Pubs, cinemas and chickens: five things you wouldn’t expect in a care home
For Care Home Open Day, we celebrate the diverse range of facilities you can find in modern care homes
The words “care home” can conjure up an image of bored older people sitting around in armchairs in a drab living room.
But modern care homes are challenging those stereotypes, and are much more likely to come equipped with all sorts of facilities – from pubs to cinemas – to help make residents feel more at home and encourage positive interaction between residents, staff and visitors.
It’s Care Home Open Day on Friday, so here are some surprising things you might find in a care home.

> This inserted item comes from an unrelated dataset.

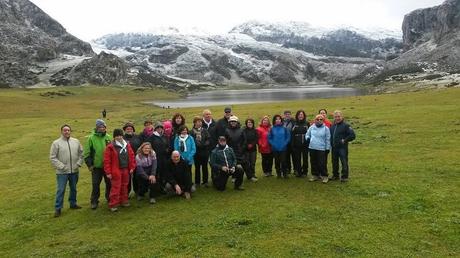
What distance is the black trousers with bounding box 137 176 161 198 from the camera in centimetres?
2168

Staff at Northbourne Care Home were looking for new ways to provide a stimulating environment that was meaningful to their residents, and came up with the idea of a pub which would hold themed nights, quizzes and bingo. The Anchor opened in 2014 and has proven extremely popular with residents.

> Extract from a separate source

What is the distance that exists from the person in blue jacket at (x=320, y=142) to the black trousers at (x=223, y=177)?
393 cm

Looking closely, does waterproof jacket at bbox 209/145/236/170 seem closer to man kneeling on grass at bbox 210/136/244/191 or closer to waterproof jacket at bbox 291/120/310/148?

One of them, Joan Harle, 85, says: “It’s a very good thing to go to on a Friday night – it helps you mix as you could sit with someone you haven’t sat with before. It’s a social thing like if you were out with friends at the pub. You can also have a drink if you wish, it’s excellent.”

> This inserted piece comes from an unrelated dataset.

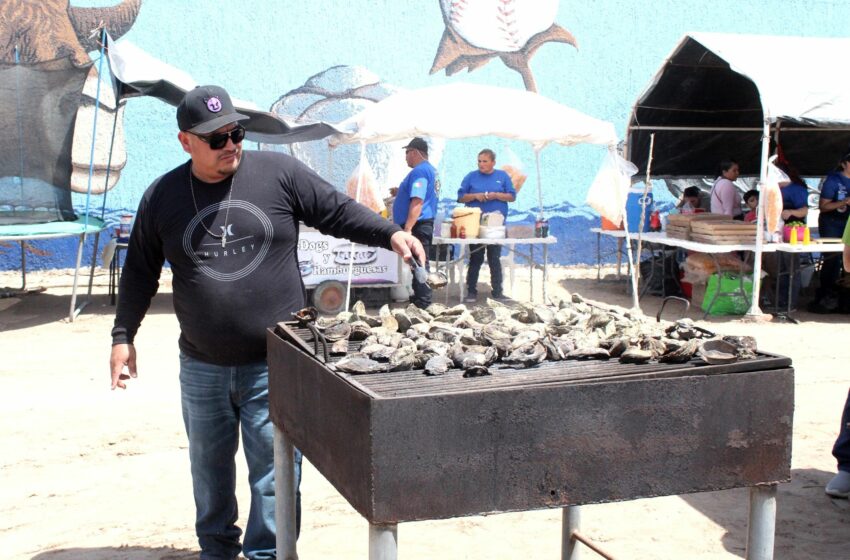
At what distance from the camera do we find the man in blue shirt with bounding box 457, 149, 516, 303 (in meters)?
11.0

It’s also popular with families. Amy Rushworth, activity coordinator, says: “We often have families join us at The Anchor for a quiz and at the themed nights. I feel it is important to encourage families to come along, join in and have some fun if they would like to with their loved ones.”
Jewish Care has 11 care homes in London and the south east and each has its very own in-house synagogue. Services are run by dedicated teams of volunteers and family members are actively encouraged to attend with their relatives.
Jamie Wilford, 13, chose to bring his barmitzvah to his grandma’s care home as she was unable to travel to his local synagogue. Staff, residents and volunteers were invited to celebrate with the family afterwards. Michael Ross, a regular volunteer, leads services in the synagogue at Betty and Asher Loftus Centre in Friern Barnet.
He says: “It is such a pleasure to see younger and older family members of my family sitting with the residents. Women will light candles for the sabbath and say blessings as they have all their lives and will say prayers over wine and bread before enjoying a Friday night traditional meal, which families often join them for. It is part of keeping them connected with family and identity.”
A chicken run
HenPower, a project delivered by arts organisation Equal Arts, had humble beginnings. Douglas Hunter, co-director of the charity, explains: “We were working in one care home where a resident kept talking about missing his ‘girls’. Staff came to realise he was referring to his chickens and asked if we could help. We bought six hens and set up a coop in the garden with staff and residents taking on the roles to look after the hens.”
The charity developed a weekly programme of creative activities around the chickens, including feather printing and creative writing. The project proved so popular that Equal Arts took it to other care homes. Since 2012, HenPower has been rolled out to more than 50 care settings across the country with providers including Orchard Care, Akari Care, Housing & Care 21 and Bondcare.
A coffee shop
When Waypoints, which provides specialist dementia care in Devon and Dorset, decided to open a new care home in Upton, it worked closely with the local town council to identify community benefits for the redevelopment. Two retail outlets were included in the plans – Costa Coffee moved into one of them. While it is separate from the care home, the cafe has become the most popular place for families of residents to take their loved ones when visiting.
Managing director Andrew Baxendine says: “We do have some nice restaurants in the home and we do encourage people to use them but the Costa Coffee has a big pull and most families enjoy taking their mum or dad there when they visit as it’s out of the home.”
Waypoints Upton also includes a hairdressing salon and a traditional sweet shop, while a vegetable garden is being built in collaboration with a neighbouring school.
Three times a week at Lakeview Care Home in Lightwater, Surrey, residents pile into the home’s very own cinema to watch a film. By far the most popular film is the Wizard of Oz, with Les Misérables and Mamma Mia also drawing crowds.
When not used for films, the room is used for karaoke nights, pub quizzes and weekly debates on topics such as the EU referendum. Darren Hill, customer services manager says that the cinema and activities provide a chance for positive interaction every day as well as giving residents something to talk to visitors about.
“They can be in a bit of a bubble as so much of their time is spent just in the home so it’s important for them to still be able to hold conversations with their families about what’s going on in the world or the latest film they have watched,” he says.